3. Encrypted USB Devices
Using USB devices to store and back up data can be a convenient method, especially when transferring data between devices. Similar to hard drives, there are encrypted USB devices available that you can purchase for added security, especially when you need to store sensitive data and need to keep it separate to your network system.
However, unlike other backup methods, it has a limited capacity to the amount of data it can store. Therefore, it might only be useful to hold a few important documents on it. Additionally, USB devices should be stored safely, as they can be easily misplaced or stolen.
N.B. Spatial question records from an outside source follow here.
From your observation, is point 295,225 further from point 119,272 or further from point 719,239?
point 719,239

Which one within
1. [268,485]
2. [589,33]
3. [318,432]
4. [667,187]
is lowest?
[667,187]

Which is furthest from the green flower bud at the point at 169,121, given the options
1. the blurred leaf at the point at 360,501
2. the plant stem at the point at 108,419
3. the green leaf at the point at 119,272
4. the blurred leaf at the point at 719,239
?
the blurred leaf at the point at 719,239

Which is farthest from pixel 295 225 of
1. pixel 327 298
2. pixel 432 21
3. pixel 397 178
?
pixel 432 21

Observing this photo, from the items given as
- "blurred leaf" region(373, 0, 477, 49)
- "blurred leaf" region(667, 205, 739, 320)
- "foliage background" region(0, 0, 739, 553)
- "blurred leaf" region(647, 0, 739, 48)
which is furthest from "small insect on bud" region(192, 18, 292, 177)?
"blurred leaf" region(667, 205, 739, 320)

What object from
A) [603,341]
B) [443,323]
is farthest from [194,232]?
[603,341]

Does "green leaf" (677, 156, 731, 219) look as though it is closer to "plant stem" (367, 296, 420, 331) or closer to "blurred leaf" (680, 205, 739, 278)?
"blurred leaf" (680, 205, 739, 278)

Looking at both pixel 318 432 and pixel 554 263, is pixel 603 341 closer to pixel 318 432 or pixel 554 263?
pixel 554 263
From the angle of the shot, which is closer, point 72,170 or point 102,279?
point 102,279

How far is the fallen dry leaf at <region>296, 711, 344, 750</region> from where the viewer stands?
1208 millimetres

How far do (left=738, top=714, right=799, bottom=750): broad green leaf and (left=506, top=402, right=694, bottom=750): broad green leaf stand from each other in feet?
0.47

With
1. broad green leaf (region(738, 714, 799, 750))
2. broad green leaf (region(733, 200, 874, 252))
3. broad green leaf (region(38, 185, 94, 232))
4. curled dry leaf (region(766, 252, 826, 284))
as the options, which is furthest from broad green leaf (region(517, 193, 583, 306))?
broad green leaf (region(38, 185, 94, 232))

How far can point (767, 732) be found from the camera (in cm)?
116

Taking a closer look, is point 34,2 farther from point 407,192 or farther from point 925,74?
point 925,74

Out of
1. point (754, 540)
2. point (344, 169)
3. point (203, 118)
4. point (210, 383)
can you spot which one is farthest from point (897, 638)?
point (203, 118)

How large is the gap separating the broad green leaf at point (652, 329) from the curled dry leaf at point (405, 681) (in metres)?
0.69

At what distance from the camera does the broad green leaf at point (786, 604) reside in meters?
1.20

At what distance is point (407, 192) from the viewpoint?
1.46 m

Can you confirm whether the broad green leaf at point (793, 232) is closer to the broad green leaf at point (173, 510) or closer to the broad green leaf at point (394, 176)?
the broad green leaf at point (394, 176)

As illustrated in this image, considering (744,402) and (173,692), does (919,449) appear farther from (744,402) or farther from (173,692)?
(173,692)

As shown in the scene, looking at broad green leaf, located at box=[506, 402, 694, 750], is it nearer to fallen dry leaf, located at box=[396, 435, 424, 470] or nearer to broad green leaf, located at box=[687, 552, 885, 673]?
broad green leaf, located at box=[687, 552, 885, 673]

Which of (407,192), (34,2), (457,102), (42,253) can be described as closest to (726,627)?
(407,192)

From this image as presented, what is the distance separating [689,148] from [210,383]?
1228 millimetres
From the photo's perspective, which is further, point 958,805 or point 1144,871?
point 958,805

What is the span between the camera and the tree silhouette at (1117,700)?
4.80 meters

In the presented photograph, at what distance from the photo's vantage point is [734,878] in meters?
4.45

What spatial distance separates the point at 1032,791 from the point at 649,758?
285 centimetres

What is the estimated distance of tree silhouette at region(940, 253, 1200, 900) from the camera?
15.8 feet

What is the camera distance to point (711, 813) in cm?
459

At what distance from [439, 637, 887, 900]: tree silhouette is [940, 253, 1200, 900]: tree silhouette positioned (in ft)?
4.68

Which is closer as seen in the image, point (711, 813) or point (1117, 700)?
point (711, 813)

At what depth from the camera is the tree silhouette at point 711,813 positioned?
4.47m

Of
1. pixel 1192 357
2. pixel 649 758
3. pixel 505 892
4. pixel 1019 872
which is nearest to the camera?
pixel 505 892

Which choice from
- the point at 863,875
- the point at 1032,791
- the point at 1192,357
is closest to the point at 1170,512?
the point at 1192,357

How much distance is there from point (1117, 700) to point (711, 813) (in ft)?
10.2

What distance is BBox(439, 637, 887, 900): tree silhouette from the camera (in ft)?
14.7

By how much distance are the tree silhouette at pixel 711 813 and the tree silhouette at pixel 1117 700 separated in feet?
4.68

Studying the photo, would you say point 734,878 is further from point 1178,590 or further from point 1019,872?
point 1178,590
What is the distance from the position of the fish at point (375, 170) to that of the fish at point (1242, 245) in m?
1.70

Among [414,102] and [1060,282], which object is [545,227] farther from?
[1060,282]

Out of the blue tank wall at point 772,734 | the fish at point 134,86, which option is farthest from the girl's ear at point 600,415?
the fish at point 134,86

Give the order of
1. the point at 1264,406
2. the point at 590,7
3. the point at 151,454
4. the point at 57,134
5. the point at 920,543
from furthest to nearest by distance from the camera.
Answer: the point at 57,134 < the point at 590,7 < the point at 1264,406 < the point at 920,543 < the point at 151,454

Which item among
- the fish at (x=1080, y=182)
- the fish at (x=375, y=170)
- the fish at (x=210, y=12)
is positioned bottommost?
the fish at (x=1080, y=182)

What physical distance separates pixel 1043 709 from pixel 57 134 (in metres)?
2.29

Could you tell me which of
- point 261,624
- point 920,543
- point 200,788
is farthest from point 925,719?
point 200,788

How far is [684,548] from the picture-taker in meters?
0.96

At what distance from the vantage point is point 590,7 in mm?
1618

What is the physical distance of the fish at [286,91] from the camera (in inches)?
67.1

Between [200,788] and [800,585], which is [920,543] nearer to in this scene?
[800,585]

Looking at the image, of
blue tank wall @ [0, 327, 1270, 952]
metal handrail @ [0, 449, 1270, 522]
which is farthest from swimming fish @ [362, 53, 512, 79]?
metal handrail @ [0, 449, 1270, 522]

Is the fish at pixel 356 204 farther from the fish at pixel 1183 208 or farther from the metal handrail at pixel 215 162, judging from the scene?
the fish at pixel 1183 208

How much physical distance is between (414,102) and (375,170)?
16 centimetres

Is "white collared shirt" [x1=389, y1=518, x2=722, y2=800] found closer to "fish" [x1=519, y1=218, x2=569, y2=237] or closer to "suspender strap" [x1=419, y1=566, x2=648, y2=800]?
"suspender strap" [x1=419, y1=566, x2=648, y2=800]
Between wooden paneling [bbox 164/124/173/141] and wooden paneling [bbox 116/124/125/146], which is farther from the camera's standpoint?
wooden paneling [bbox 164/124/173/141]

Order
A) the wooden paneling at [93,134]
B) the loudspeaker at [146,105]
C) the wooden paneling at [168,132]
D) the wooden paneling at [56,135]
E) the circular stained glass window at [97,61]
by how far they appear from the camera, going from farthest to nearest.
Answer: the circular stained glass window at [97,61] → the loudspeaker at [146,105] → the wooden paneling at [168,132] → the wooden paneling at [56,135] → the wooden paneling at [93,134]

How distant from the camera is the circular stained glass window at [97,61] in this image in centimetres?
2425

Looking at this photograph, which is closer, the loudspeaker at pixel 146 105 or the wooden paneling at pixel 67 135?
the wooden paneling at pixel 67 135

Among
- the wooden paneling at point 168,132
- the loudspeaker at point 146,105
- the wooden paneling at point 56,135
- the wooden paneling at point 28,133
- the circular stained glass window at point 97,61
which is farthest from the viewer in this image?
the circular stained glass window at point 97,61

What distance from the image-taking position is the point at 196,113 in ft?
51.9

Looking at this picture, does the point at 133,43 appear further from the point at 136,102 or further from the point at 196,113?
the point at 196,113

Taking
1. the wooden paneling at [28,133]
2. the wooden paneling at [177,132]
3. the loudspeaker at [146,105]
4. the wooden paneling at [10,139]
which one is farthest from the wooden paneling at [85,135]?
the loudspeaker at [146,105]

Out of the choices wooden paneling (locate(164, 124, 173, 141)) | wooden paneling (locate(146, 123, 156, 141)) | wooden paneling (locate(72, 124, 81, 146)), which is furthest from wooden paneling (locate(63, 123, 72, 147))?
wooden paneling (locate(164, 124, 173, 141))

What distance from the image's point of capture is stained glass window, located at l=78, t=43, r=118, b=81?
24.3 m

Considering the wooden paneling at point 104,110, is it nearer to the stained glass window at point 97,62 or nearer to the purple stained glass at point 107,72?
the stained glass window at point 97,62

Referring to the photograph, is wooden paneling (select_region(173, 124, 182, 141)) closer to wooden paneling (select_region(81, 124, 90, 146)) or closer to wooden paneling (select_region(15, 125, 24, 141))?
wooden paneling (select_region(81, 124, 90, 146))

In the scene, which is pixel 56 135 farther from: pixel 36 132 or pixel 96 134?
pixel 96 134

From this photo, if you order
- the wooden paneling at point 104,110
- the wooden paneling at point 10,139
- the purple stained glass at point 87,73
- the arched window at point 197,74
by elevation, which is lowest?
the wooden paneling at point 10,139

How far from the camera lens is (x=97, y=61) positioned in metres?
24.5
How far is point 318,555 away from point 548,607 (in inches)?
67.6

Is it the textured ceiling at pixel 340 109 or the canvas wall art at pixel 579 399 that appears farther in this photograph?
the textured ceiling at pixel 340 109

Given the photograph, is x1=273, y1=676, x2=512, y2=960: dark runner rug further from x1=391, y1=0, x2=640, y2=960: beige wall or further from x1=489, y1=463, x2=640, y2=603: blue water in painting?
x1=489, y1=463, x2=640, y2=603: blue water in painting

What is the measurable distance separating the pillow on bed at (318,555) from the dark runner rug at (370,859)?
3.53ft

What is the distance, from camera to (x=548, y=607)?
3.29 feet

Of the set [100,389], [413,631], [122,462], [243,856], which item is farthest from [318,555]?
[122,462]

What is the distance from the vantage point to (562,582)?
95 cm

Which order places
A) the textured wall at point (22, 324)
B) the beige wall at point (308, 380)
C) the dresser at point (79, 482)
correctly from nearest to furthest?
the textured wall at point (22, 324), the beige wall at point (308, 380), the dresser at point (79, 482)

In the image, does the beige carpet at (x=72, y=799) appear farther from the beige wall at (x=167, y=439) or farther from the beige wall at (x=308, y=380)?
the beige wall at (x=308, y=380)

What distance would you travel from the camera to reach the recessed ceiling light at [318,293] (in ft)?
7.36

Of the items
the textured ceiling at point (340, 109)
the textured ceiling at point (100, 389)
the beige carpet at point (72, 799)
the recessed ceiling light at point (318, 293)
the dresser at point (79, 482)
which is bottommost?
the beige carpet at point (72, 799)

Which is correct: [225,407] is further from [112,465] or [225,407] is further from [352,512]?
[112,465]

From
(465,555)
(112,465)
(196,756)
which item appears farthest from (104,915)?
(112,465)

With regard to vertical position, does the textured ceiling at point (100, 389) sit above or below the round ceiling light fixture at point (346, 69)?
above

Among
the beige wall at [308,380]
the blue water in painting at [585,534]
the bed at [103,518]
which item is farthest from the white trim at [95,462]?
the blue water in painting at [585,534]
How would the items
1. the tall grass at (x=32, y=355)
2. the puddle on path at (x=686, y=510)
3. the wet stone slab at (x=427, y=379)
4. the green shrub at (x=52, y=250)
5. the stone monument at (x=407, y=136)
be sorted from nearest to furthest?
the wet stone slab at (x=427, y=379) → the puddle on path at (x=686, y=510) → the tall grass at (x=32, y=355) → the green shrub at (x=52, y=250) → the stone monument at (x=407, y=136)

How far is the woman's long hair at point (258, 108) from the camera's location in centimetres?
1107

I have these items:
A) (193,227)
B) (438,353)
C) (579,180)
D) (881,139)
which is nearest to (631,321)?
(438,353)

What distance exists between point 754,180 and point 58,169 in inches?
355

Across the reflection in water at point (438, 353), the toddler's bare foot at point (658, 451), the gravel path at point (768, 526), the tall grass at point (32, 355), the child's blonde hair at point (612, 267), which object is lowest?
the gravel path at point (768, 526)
If you are a Mac user, the Time Machine Backup is a helpful tool that allows you to set up automatic backups of Mac operating systems. Find out more information on Time Machine backup here: https://support.apple.com/en-us/HT201250
For Windows users, Windows 10 allows you to backup and restore your data using File History. For more information follow the link: https://support.microsoft.com/en-us/help/4027408/windows-10-backup-and-restore
It is important to have procedures in place to prevent your backup from being corrupted or accessed during a cyber attack. Please visit the National Cyber Security Centre (NCSC) for more information on how to protect backups stored in the public cloud: https://www.ncsc.gov.uk/blog-post/offline-backups-in-an-online-world
Type of Backups
1. Full Backup
A full backup is exactly as it sounds - it is a complete backup operation that makes copies of all of your data to another device or location. This should be done on a regular basis to ensure you have a comprehensive backup of your data stored separately from your device or network system.
2. Incremental Backup
An incremental backup is a process where only data that has been changed since the last back up is copied.
This method uses modified time stamps on files and compares it to the time stamp of the last back up. However, if the data has not been changed, then an incremental backup will not back up these files.
3. Differential Backup
Differential backup is similar to an incremental backup, but a slight difference is that it will only back up files that have been changed from the last full back up.